▶ **Cose da fare**:
1 - In quale anno avviene la rottura della Jugoslavia con Mosca secondo l'estratto sul cinema jugoslavo?
2 - Per favore, traduci in inglese questa frase dell'estratto sul cinema jugoslavo: "Negli anni Cinquanta e Sessanta il cinema jugoslavo cresce."
3 - Prosegui l'estratto sul cinema jugoslavo partendo subito dopo la sua ultima frase.

▶ **Estratto**:
Corriere della Sera - La Lettura
Onda nera jugoslava Il cinema che c’era e poi non ci sarà più
Il secondo dopoguerra assiste alla costruzione di un’architettura statuale che durerà alcuni decenni e riunirà popoli e amministrazioni distinte. Anche le produzioni cinematografiche saranno distinte, ma gli intrecci tali da immaginare un corpo unico. Che mesola neorealismo, Nouvelle Vague, suggestione est-europee. Una rassegna al festival di Bologna
La storia del cinema di uno Stato che poi non sarà più un unico Stato. Siamo nella Jugoslavia del Secondo dopoguerra, quando il Regno dei Serbi, Croati e Sloveni, nato nel 1918, è diventato (dal 1945) la Repubblica Federativa Popolare di Jugoslavia (dal 1963 Repubblica Socialista Federale di Jugoslavia) guidata dal maresciallo Tito fino alla sua morte, nel 1980. Dopo la rottura con Mosca del 1948, la Jugoslavia sviluppa un suo socialismo nazionale basato sul mercato che — spiegano David Bordwell e Kristin Thompson nella loro Storia del cinema. Un’introduzione (a cura di Davide Bruni e Elena Mosconi, McGraw Hill, 2010) — «prevedeva una discreta libertà anche in ambito cinematografico». Ognuna delle 6 repubbliche che la costituiscono (Serbia, Croazia, Slovenia, Macedonia, Montenegro, Bosnia-Erzegovina) sviluppa una propria produzione. Ma tanti sono gli intrecci (di idee, maestranze, location) da permettere di guardare al cinema jugoslavo come un corpo unico, con varie costellazioni.
Negli anni Cinquanta e Sessanta il cinema jugoslavo cresce. A riportare a quel periodo è il festival Il Cinema Ritrovato promosso dalla Cineteca di Bologna. Nel vasto programma della 36ª edizione (25 giugno-3 luglio), il festival ospita la rassegna «Dite la verità!». Uno sguardo sul cinema jugoslavo (curata da Mina Rodovic). «Dite la verità!», un monito che risuona in molti film del periodo: dal cinema classico del dopoguerra fino al Novi Film jugoslavo, che dagli anni Sessanta travolge con nuovi autori e innovazioni formali. L’«onda nera» (Crni Val), «la più pessimistica delle nouvelle vagues europee», come l’ha definita Sergio Grmek Germani nel saggio per la Storia del cinema mondiale curata da Gian Piero Brunetta (nel volume L’Europa e le cinematografie nazionali, Einaudi, 2000). Un’onda vitale che prende spunti da neorealismo, Nouvelle Vague francese, dalla tendenze dell’Est europeo per riformare il linguaggio, infrangere tabù, mostrare il lato oscuro della psiche, criticare la politica dello Stato socialista. Ma si dovrà scontrare con forti critiche e con la censura. Dal 1972 il cinema jugoslavo inizierà a indebolirsi, a frammentarsi prima della dissoluzione della Jugoslavia (nel 1991).

▶ **Righe di dati**:
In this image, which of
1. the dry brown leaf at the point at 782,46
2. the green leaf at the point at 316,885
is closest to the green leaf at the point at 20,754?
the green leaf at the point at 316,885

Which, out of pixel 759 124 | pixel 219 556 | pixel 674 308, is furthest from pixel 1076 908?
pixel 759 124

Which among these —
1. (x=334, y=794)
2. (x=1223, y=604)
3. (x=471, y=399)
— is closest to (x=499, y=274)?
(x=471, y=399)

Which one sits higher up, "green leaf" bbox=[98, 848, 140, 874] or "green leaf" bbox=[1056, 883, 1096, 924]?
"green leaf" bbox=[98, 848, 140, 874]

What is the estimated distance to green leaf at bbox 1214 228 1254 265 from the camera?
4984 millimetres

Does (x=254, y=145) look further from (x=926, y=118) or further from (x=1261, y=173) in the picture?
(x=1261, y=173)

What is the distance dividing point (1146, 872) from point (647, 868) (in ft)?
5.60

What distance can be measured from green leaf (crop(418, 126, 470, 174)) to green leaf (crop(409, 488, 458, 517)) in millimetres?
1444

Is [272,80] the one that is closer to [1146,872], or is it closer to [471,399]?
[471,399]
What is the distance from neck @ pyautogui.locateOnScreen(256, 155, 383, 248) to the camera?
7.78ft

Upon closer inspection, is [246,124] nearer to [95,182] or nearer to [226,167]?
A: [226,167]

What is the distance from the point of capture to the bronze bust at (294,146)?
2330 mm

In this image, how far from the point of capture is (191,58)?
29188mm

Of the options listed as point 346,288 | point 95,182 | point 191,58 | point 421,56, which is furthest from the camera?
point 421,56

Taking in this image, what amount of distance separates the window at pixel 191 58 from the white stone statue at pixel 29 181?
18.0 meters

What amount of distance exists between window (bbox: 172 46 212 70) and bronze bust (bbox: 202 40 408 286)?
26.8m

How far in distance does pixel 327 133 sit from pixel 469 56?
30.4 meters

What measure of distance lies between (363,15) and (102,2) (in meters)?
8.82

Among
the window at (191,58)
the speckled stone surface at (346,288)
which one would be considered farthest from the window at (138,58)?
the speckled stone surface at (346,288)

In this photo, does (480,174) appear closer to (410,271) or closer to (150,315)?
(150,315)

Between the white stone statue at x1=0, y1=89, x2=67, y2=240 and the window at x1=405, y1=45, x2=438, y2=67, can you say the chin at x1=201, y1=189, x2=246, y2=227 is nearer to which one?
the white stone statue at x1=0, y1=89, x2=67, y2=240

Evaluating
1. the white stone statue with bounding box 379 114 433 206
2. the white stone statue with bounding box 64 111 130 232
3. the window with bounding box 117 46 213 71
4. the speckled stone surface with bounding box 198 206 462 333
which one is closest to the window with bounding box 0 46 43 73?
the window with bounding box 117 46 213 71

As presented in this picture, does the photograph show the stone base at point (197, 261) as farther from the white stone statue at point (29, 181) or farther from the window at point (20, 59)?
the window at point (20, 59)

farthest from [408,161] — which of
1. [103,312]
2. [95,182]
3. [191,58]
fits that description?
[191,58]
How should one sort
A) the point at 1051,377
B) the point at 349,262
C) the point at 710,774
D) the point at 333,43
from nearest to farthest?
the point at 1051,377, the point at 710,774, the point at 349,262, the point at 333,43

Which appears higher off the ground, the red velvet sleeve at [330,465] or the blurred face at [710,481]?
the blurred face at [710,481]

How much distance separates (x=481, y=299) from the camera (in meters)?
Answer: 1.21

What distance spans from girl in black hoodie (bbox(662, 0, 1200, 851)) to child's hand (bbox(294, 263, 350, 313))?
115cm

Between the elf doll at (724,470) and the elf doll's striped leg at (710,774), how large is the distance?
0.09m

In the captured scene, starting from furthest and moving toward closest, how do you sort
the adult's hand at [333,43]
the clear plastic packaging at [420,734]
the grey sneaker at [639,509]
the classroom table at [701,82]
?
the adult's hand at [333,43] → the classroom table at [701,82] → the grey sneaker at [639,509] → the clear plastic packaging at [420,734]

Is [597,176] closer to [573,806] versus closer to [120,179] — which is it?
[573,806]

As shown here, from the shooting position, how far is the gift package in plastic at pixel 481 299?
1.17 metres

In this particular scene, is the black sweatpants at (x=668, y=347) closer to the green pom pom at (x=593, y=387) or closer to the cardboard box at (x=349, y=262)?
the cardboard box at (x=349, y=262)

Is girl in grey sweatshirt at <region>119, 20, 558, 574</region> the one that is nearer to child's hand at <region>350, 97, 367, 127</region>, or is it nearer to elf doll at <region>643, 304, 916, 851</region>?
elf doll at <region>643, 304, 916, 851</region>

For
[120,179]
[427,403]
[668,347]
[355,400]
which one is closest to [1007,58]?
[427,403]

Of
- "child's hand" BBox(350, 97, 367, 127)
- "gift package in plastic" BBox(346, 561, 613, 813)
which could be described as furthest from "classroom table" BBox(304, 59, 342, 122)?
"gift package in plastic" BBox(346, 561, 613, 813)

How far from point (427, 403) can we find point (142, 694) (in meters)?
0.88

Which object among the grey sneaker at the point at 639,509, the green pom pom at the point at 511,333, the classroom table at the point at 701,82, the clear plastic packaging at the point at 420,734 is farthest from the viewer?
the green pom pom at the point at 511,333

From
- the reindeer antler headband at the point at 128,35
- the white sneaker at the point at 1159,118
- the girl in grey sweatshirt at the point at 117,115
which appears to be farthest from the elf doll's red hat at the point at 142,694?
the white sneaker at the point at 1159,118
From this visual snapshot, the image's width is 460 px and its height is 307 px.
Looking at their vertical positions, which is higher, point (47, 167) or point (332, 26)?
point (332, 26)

▶ **Soluzioni**:
1 - Nel 1948.

2 - In the 1950s and 1960s, Yugoslav cinema grows.

3 -
La rassegna bolognese (11 titoli) ricerca le radici dell’«onda nera». Il viaggio parte dal 1954, con Tri zgodbe di France Kosmac, Jane Kavcic e Igor Pretnar (produzione slovena). Tre storie dall’impianto classico legate all’immagine del fiume, che colpirono il futuro innovatore Dušan Makavejev. Il cinema jugoslavo rilegge la storia recente con lenti personali. Lo fa il croato Branko Bauer (1921-2002) con Ne okreci se, sine (1956): un partigiano fugge da un treno diretto a un lager e scopre che il figlio è stato indottrinato all’ideologia fascista. Un film che «pone la questione della responsabilità individuale sotto un regime totalitario», spiega il curatore Mina Radovic nel catalogo (Edizioni Cineteca di Bologna, pp. 388, € 25).
Si concentra sulle tensioni psicologiche il primo film di un regista jugoslavo nominato agli Oscar: Nono cerchio (Deveti krug) di France Štiglic (1919-1993), presentato a Cannes nel 1960. Ivo prende coscienza della realtà e dell’amore per la moglie ebrea Ruth, sposata per convenienza, solo quando lei viene deportata: e mentre il suo mondo crolla anche le immagini si fanno allucinate. Produzione croata, regista sloveno, attori croati e serbi, il film affronta l’Olocausto mostrando in modo diretto i campi di concentramento (altra prima volta).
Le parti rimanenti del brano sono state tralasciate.